While prior experiments using the individual components or relevant isolated phytochemicals had particularly prominent effects on histamine release and leukotriene synthesis, in the current study the combination of the three botanical products had no detectable effects on tryptase or leukotriene C4 concentrations in nasal lavage fluid nor any effect on the acute clinical response to allergen challenge. A possible explanation for this discrepancy between previous in vitro data and the current results in allergic patients may relate to pharmacokinetic issues, including the attainment of adequate tissue levels of the active ingredients, or may reflect biologic differences between basophil or animal mast cell systems and human mucosal mast cells .

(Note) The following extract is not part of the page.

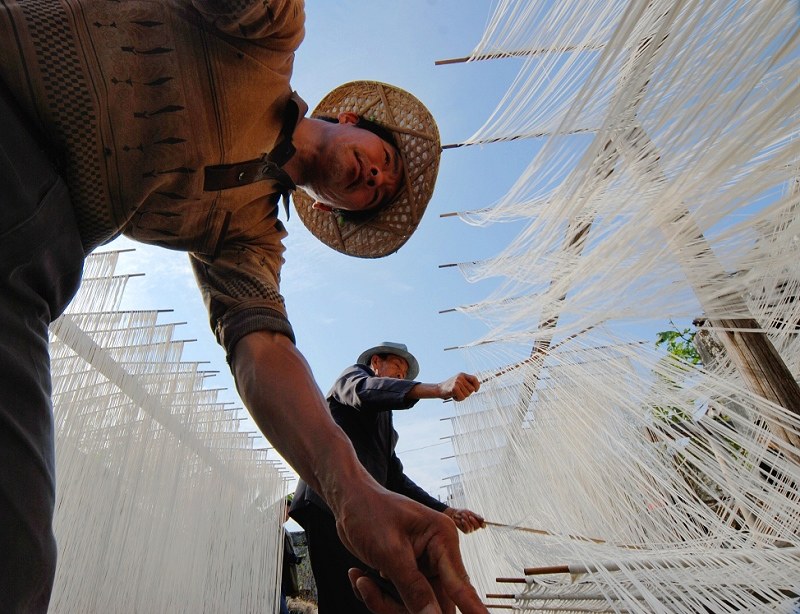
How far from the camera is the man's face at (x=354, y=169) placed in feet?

While the immediate, or early nasal response to allergen provocation was not affected by the botanical preparation, we did note a significant reduction in nasal symptom scores during the 8 hour time period following nasal challenge. The most likely explanation for this was the apparent reduction in increased PGD2 secretion in the CBP-treatment condition, compared to the loratadine- or Placebo-treatment conditions, noted immediately after allergen exposure. To our knowledge, no prior studies have examined the acute effects of PGD2 administration upon nasal symptoms or function in humans. However, injection of PGD2 into the skin of nonallergic patients has been shown to cause induration which lasted up to 6 hours . In addition, one prior clinical trial in patients with seasonal allergic rhinitis demonstrated that the addition of an oral cyclooxygenase-1 inhibitor (naproxyn sodium) to a combination of oral H1-antihistamine plus decongestant (chlorpheniramine plus pseudoephedrine) augmented nasal symptom control significantly . Both of these experimental findings suggest the role of PGD2 in eliciting tissue inflammation and the potential importance of blocking its effects in patients with allergic nasal disease.
Consistent with our prior knowledge of these phytochemicals, no clinical or laboratory adverse events were noted during this short-term trial. Although toxicity is considered unlikely, longer-term studies with the botanical product would help to clarify its place in the clinician's armamentarium for treating patients with persistent symptoms.
The medical speciality of allergy and immunology has recently seen an increase in the use of complementary and alternative medicine by both patients and physicians . Rational and effective use of such therapies requires controlled clinical trials to demonstrate safety and efficacy. However, because of the multifarious nature of botanicals compared to pure single pharmaceuticals, some adjustments are required to principles of Good Clinical Practice . In the present study, these are centered on the identity of the active ingredients in the CBP, which are unknown.